Me levanté temprano, con el olor
a sangre, podredumbre y muerte recordándome inmisericordemente que estaba ocurriendo.
El ruido y el miedo no me dejaron pegar ojo, además de toda esa gente a la que
había en mi casa, casa que yo mismo
había cedido a los defensores de la barricada, que aprovechaban hasta el último
minuto de su turno de descanso.
He viajado por tres de los
continentes, comerciando todo tipo de mercancía y, en ningún rincón del
planeta, en ninguna nación del mundo, encontré tanta tiranía como la que emana
de mi tierra natal, de Francia.
Pero tampoco he visto al pueblo
luchar unido en parte alguna, con la libertad como argumento y como arma la
esperanza. Tras coger el fusil y apenas lamer un mendrugo de pan duro, salí con
fiereza renovada de mi hogar.

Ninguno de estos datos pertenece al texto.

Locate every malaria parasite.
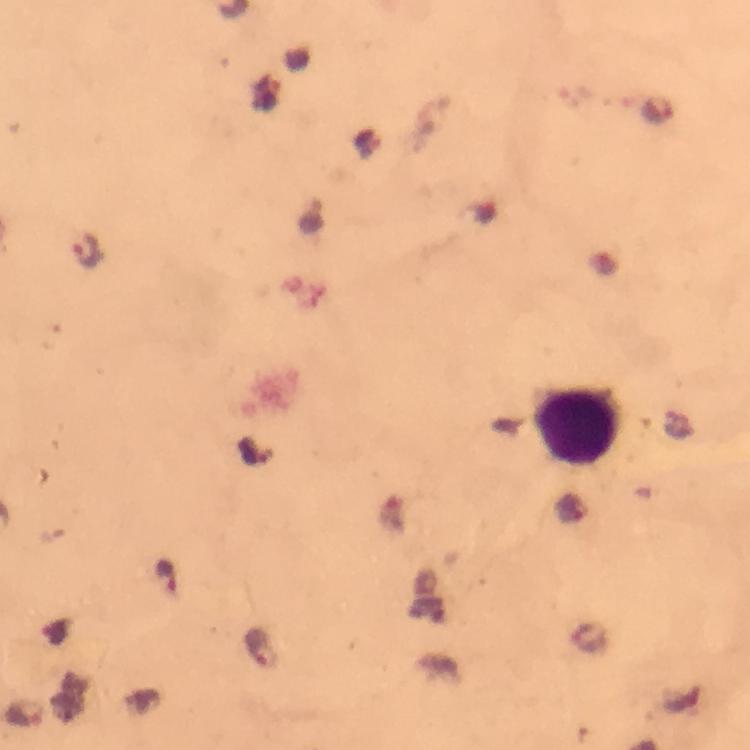
Approximate object centers, in pixels from the top-left corner.
Malaria parasites: (x=657, y=108), (x=87, y=251), (x=254, y=453), (x=571, y=511), (x=164, y=575), (x=259, y=648).

Leukocyte locations: (x=575, y=422). Immersion oil was used. From a diagnostic examination for malaria. Cropped region of a single field of view. Giemsa-stained preparation. 100x magnification. Image is 750×750 pixels. Thick blood smear. Photographed with a smartphone mounted on the microscope.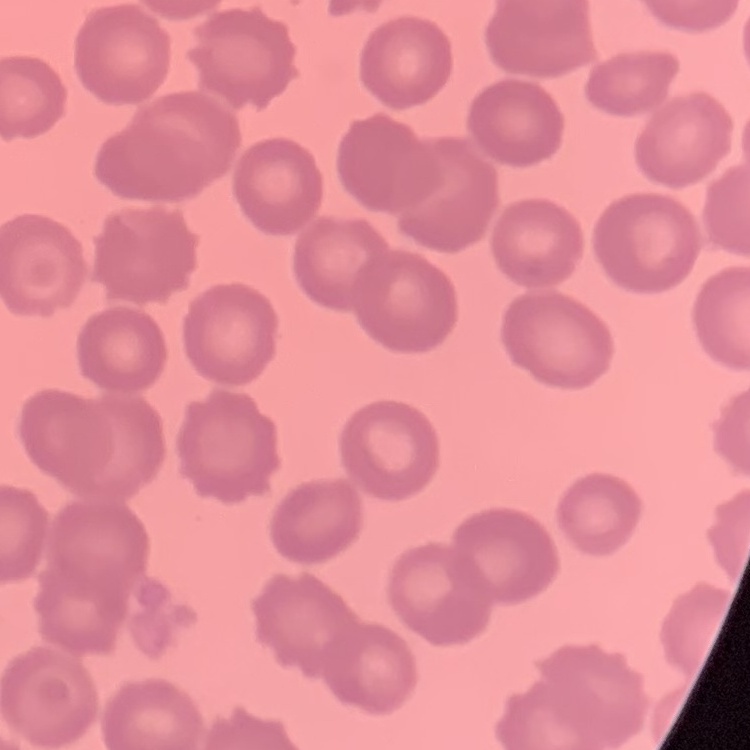 The erythrocytes exhibit no rouleaux formation. One tile cut from a larger photomicrograph. Thin peripheral smear. Stained with either Field's or Giemsa.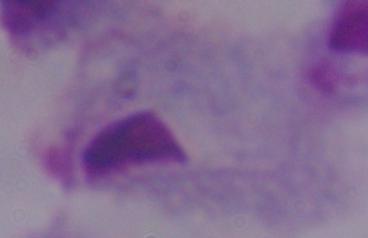 A trichomonad is shown. 1000x magnification. Micrograph.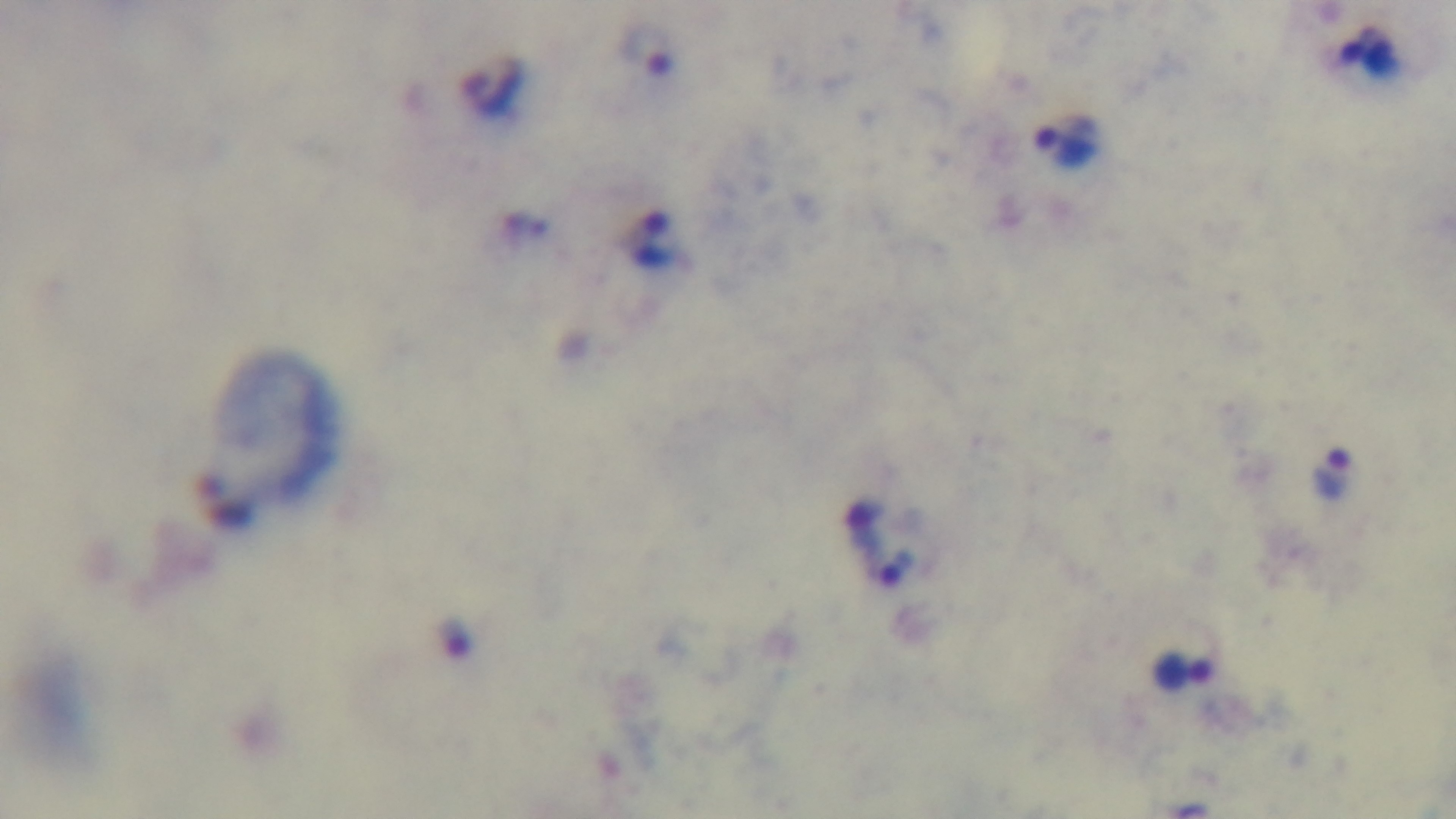 Captured with a mounted 4K digital camera. 100x oil-immersion objective. Single field of view. Giemsa-stained. Light microscopy. Preparation: thick. Malaria status: infected.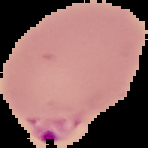

result = malaria parasites detected
image size = 148×148 pixels
preparation = thin blood smear
image type = segmented cell region with the area outside set to blackReport the malaria status of this cell.
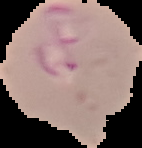

Parasitized.

The area outside the segmented cell region is set to black. Image is 142×148 pixels. From a thin blood smear.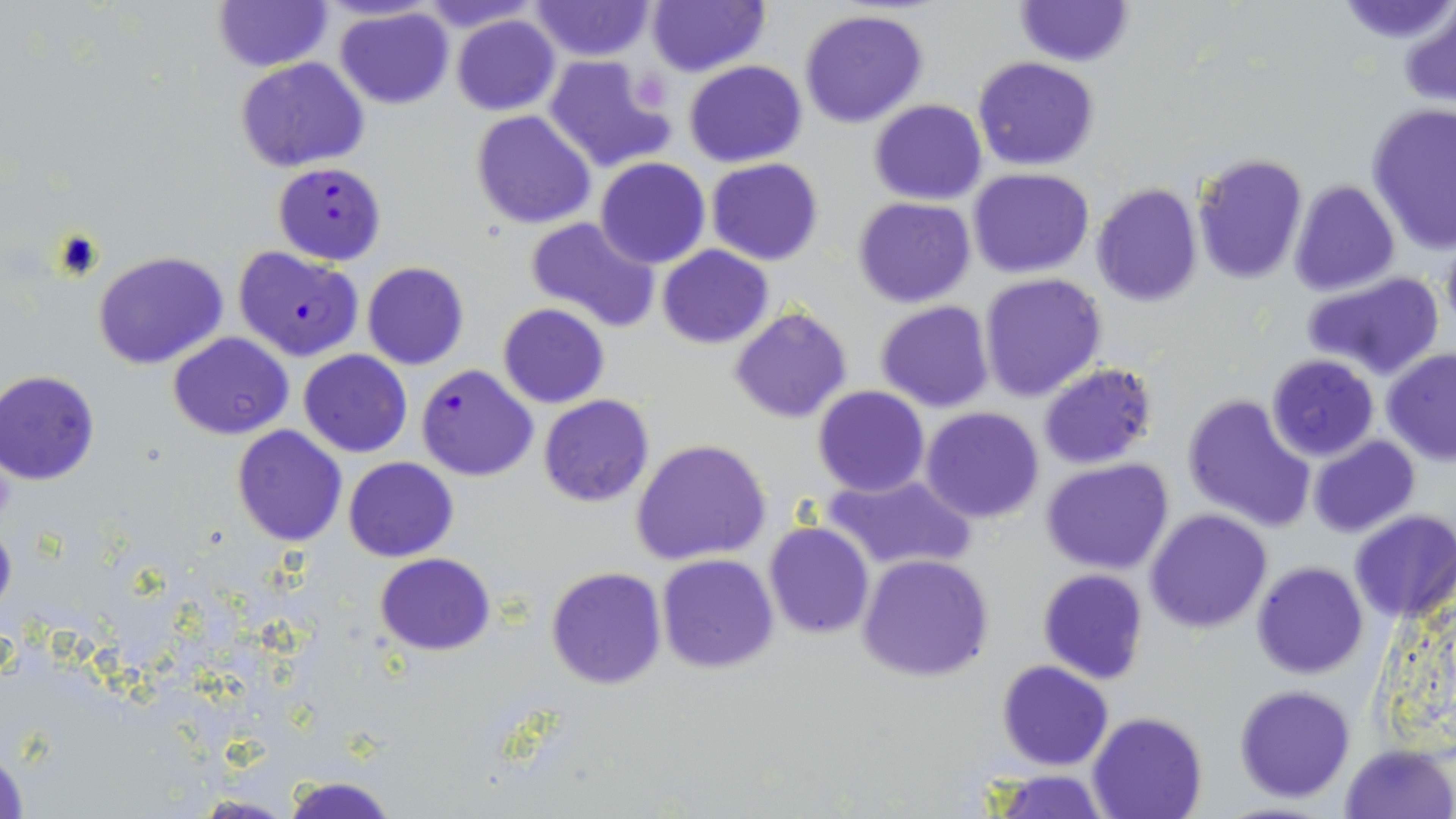

Approximate bounding boxes as (x1,y1)-(x2,y2) corner pairs in pixels. Uninfected red blood cell locations: (213,0)-(330,72), (416,0)-(540,31), (646,0)-(767,76), (1013,0)-(1132,67), (1337,0)-(1456,47), (528,1)-(655,62), (1400,3)-(1456,109), (335,7)-(454,110), (798,9)-(930,128), (452,13)-(561,116), (544,52)-(675,173), (234,57)-(370,172), (973,57)-(1099,171), (683,60)-(807,167), (868,98)-(988,203), (1366,102)-(1456,255), (470,110)-(596,229), (1192,151)-(1308,284), (595,157)-(711,269), (706,157)-(823,266), (968,168)-(1094,277), (1288,180)-(1399,296), (1091,182)-(1202,307), (852,196)-(976,309), (523,215)-(660,333), (1441,230)-(1456,342), (658,245)-(772,348), (94,251)-(228,370), (362,263)-(470,370), (978,272)-(1108,401), (1302,272)-(1444,380), (876,300)-(994,413), (498,303)-(609,408), (728,306)-(852,424), (167,333)-(294,439), (1380,348)-(1456,465), (299,349)-(412,457), (1266,355)-(1383,461), (1037,362)-(1158,469), (1,368)-(101,484), (812,386)-(929,496), (1182,394)-(1315,531), (538,395)-(653,507), (920,407)-(1045,524), (231,425)-(346,546), (1309,435)-(1419,537), (631,439)-(772,567), (344,457)-(457,562), (1040,459)-(1174,574), (820,471)-(976,572), (1145,509)-(1273,632), (1349,510)-(1456,625), (0,520)-(16,620), (763,522)-(876,639), (375,553)-(496,655), (657,554)-(779,674), (857,554)-(993,681), (1251,562)-(1367,679), (545,566)-(667,690), (1036,568)-(1149,684), (995,660)-(1115,770), (1234,685)-(1355,802), (1088,713)-(1208,819), (1341,742)-(1454,818), (1,743)-(29,819), (986,770)-(1111,818), (281,773)-(398,819), (183,794)-(301,818). Platelet locations: (630,70)-(670,109). Plasmodium falciparum-infected red blood cell locations: (272,161)-(386,265), (233,246)-(364,363), (416,363)-(539,482). Slide-level diagnosis: Plasmodium falciparum. Image is 1456×819 pixels. One field of a larger specimen. Light microscopy. 1000x magnification. Thin blood smear. May-Grünwald-Giemsa stain.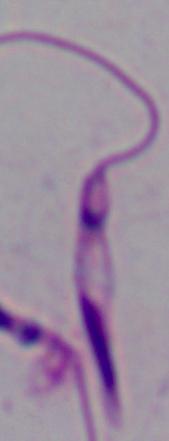

Summary:
  - Magnification: 1000x
  - Identification: Leishmania
  - Modality: micrograph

Nadie hubiera dicho en ese soleado día que a una
manzana, ejército y pueblo intercambiaban plomo derramándose así la sangre.
Admito que no pensaba en otra cosa que en la muerte, y que el miedo me abordaba
por completo. Pero a mí y a los ancianos, y a los niños, y a los hombres, y las
madres, y a los trabajadores, artesanos y campesinos, a los comerciantes y a
todos los combatientes, ya nos lo habían quitado todo. El ataque que más temible es del que no tiene nada que perder.